Gondois-Rey F, Chéret A, Mallet F, Bidaut G, Granjeaud S, Lécuroux C, Ploquin M, Müller-Trutwin M, Rouzioux C, Avettand-Fenoël V, De Maria A, Pialoux G, Goujard C, Meyer L, Olive D,

Link to Pubmed [PMID] – 28239376

Link to DOI – 10.3389/fimmu.2017.00054

Front Immunol 2017 ; 8(): 54

Natural killer (NK) cells are major effectors of the innate immune response. Despite an overall defect in their function associated with chronic human immunodeficiency virus (HIV) infection, their role in primary HIV infection is poorly understood. We investigated the modifications of the NK cell compartment in patients from the ANRS-147-Optiprim trial, a study designed to examine the benefits of intensive combination antiretroviral therapy (cART) in patients with acute or early primary HIV infection. Multiparametric flow cytometry combined with bioinformatics analyses identified the NK phenotypes in blood samples from 30 primary HIV-infected patients collected at inclusion and after 3 months of cART. NK phenotypes were revealed by co-expression of CD56/CD16/NKG2A/NKG2C and CD57, five markers known to delineate stages of NK maturation. Three groups of patients were formed according to their distributions of the 12 NK cell phenotypes identified. Their virological and immunological characteristics were compared along with the early outcome of cART. At inclusion, HIV-infected individuals could be grouped into those with predominantly immature/early differentiated NK cells and those with predominantly mature NK cells. Several virological and immunological markers were improved in patients with mature NK profiles, including lower HIV viral loads, lower immune activation markers on NK and dendritic cell (DC), lower levels of plasma IL-6 and IP-10, and a trend to normal DC counts. Whereas all patients showed a decrease of viremia higher than 3 log10 copies/ml after 3 months of treatment, patients with a mature NK profile at inclusion reached this threshold more rapidly than patients with an immature NK profile (70 vs. 38%).

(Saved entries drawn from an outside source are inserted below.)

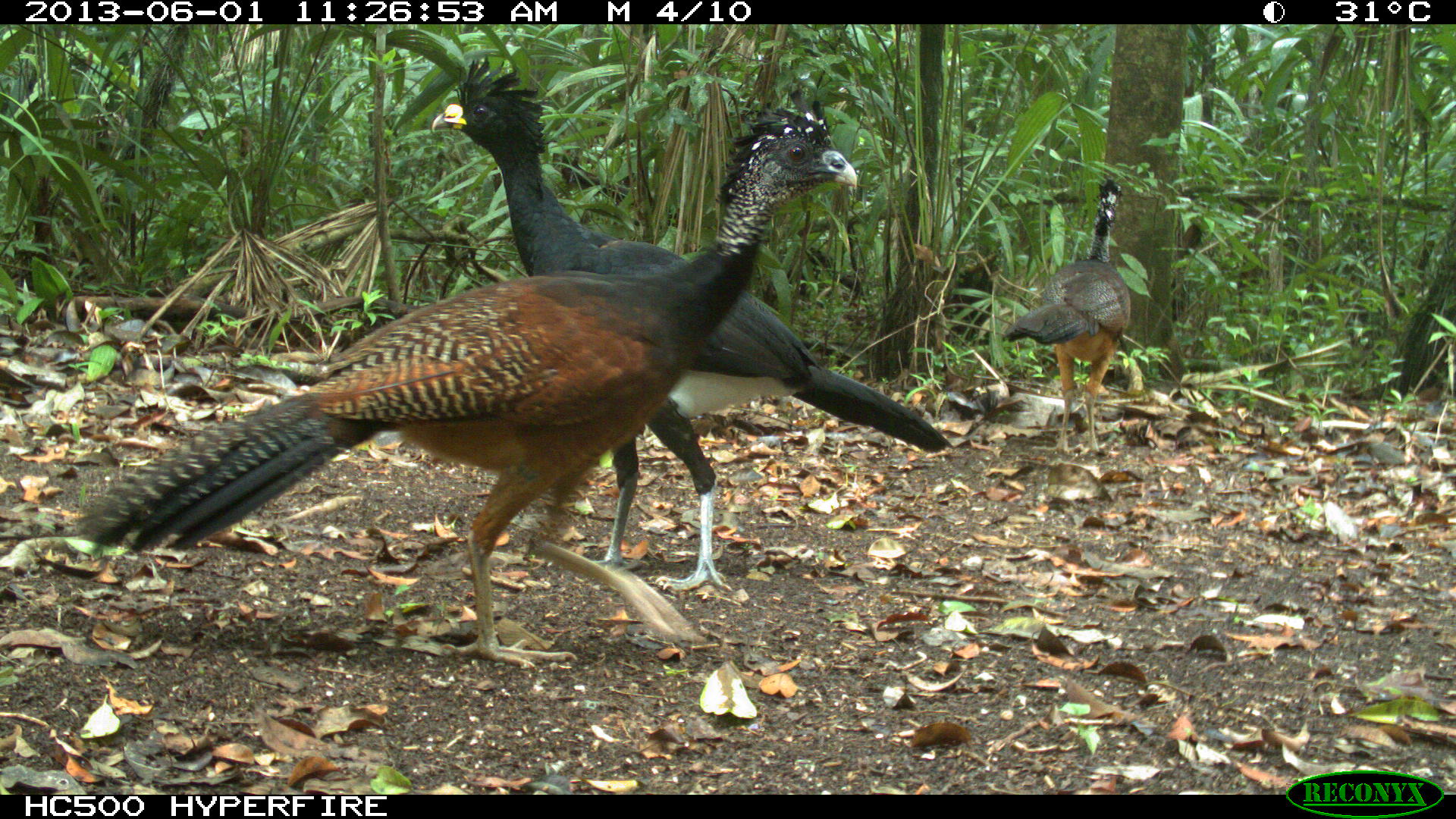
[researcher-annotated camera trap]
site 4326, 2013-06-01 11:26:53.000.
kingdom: Animalia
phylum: Chordata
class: Aves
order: Galliformes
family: Cracidae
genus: Crax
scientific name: Crax rubra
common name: great curassow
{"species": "Crax rubra (great curassow)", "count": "3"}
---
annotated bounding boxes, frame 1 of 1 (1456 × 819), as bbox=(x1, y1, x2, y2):
crax rubra: bbox=(69, 88, 856, 671); bbox=(432, 53, 954, 592); bbox=(1000, 175, 1126, 453)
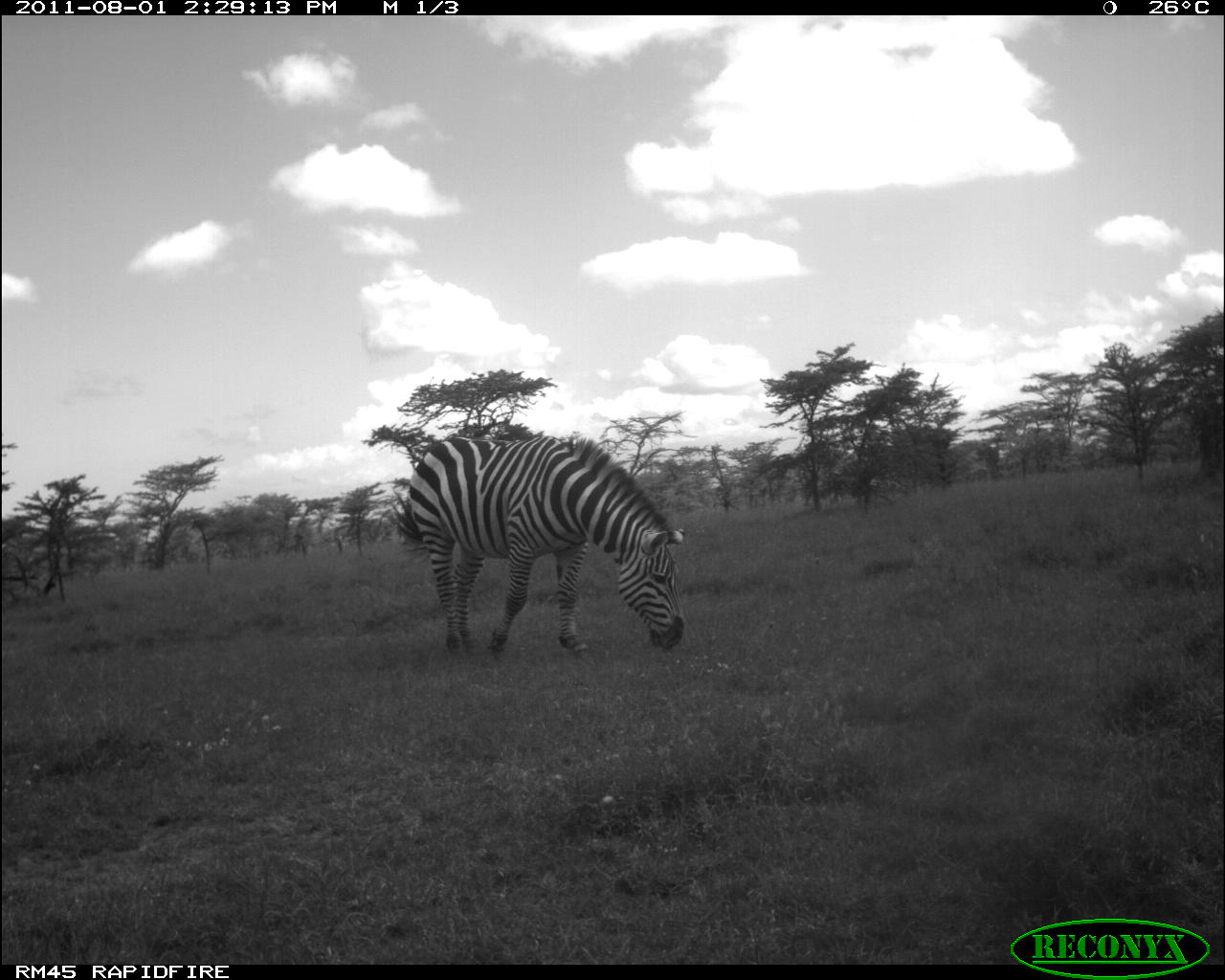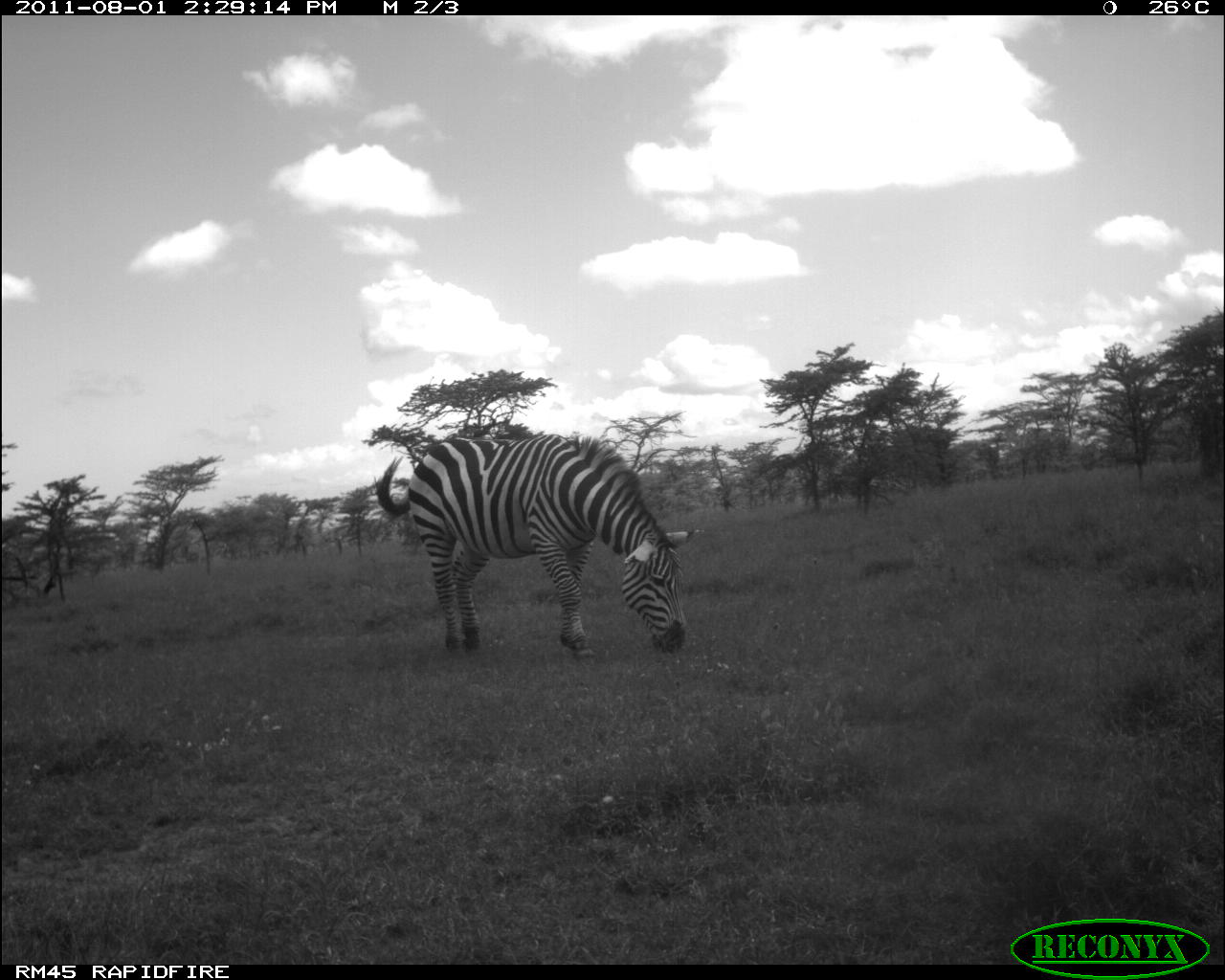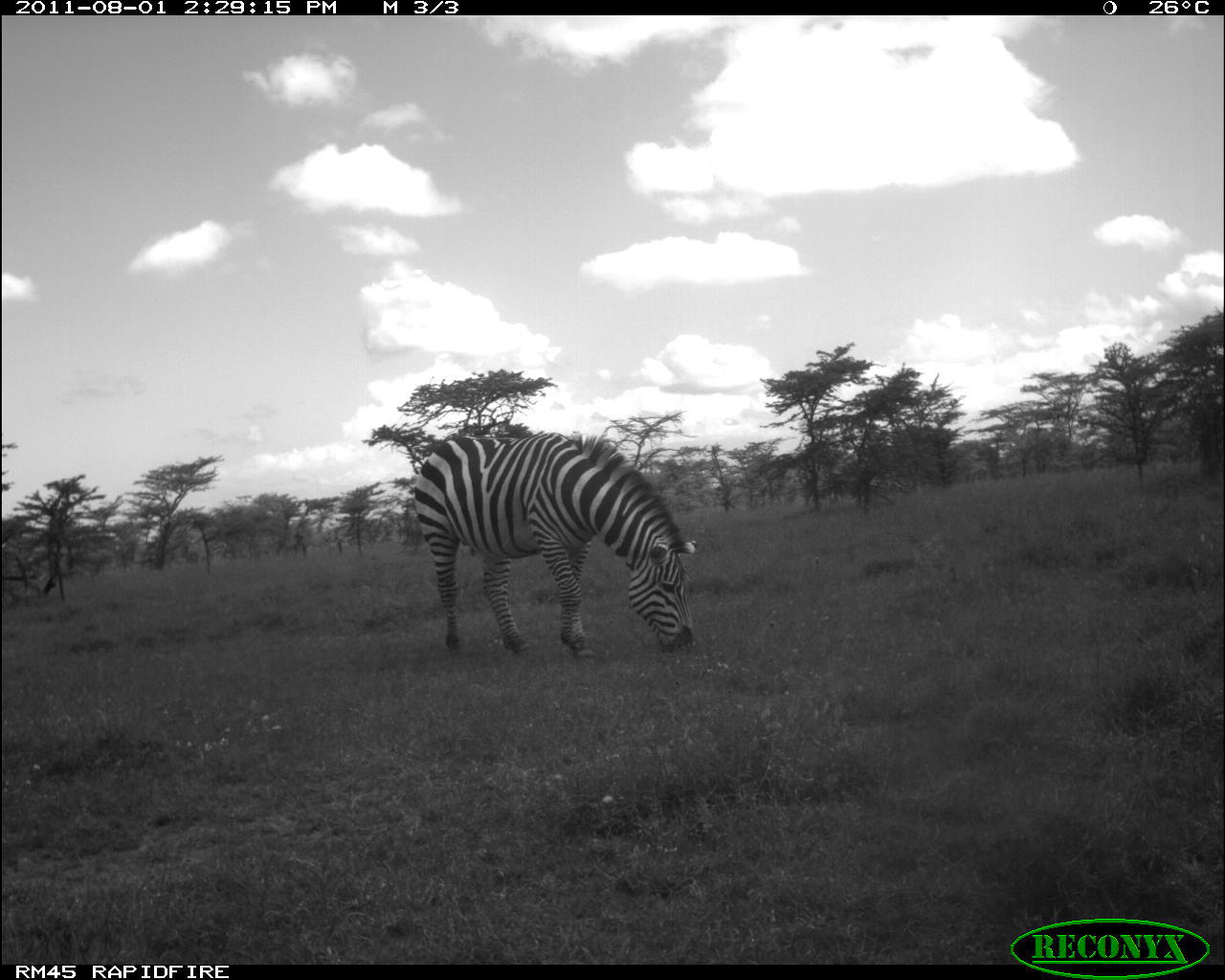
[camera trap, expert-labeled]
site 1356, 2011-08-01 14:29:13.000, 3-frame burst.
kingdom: Animalia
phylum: Chordata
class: Mammalia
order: Perissodactyla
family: Equidae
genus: Equus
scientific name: Equus quagga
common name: plains zebra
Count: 1.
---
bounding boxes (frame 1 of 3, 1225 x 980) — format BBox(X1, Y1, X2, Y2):
equus quagga: BBox(383, 430, 687, 661)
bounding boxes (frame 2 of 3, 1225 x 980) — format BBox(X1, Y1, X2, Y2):
equus quagga: BBox(372, 431, 697, 665)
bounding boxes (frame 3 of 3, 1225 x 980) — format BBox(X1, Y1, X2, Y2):
equus quagga: BBox(410, 428, 698, 666)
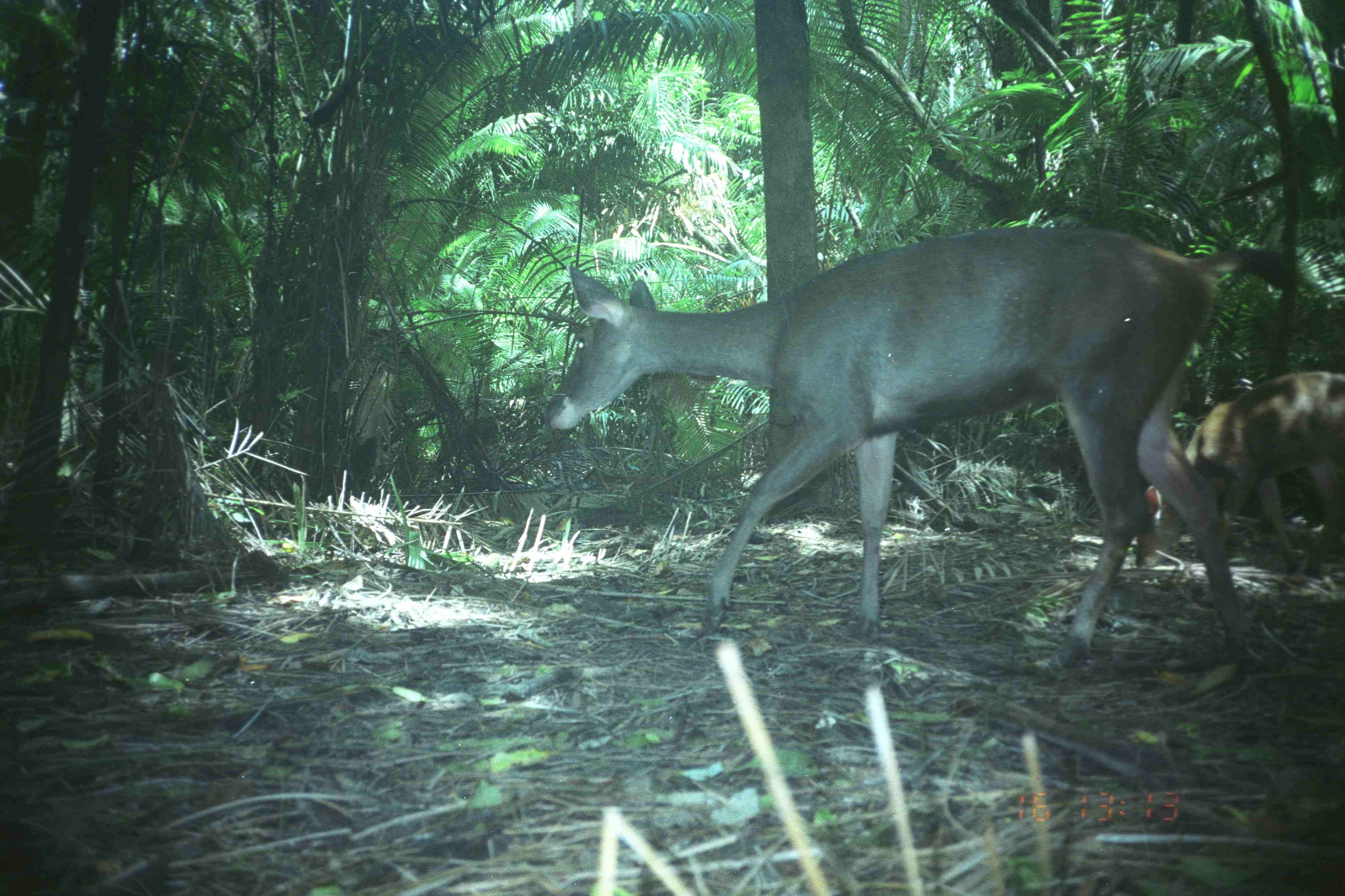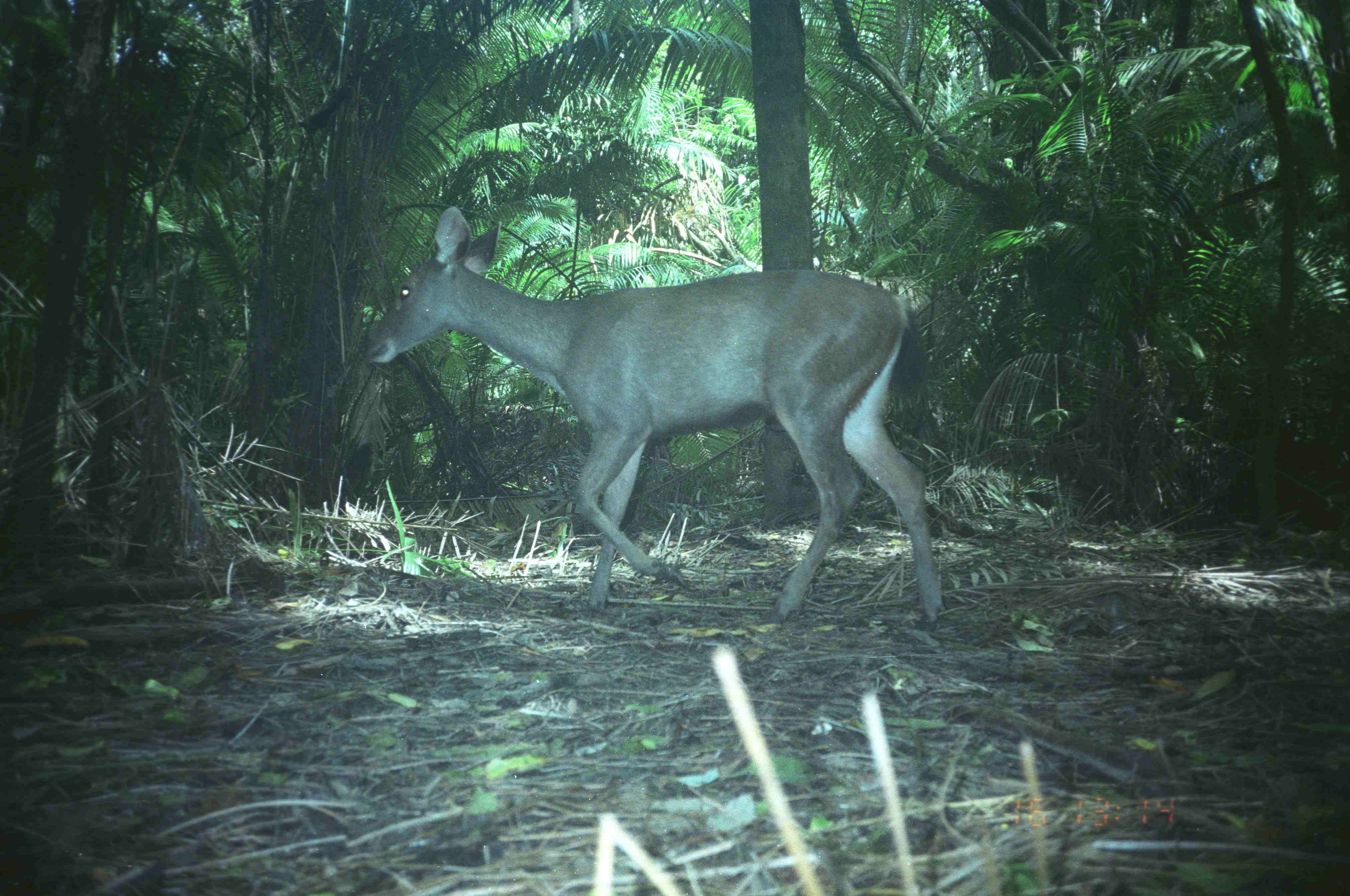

In conclusion, a better early response to cART is observed in patients whose NK profile is skewed to maturation at inclusion. Whether the mature NK cells contributed directly or indirectly to HIV control through a better immune environment under cART is unknown. The NK maturation status of primary infected patients should be considered as a relevant marker of an immune process contributing to the early outcome of cART that could help in the management of HIV-infected patients.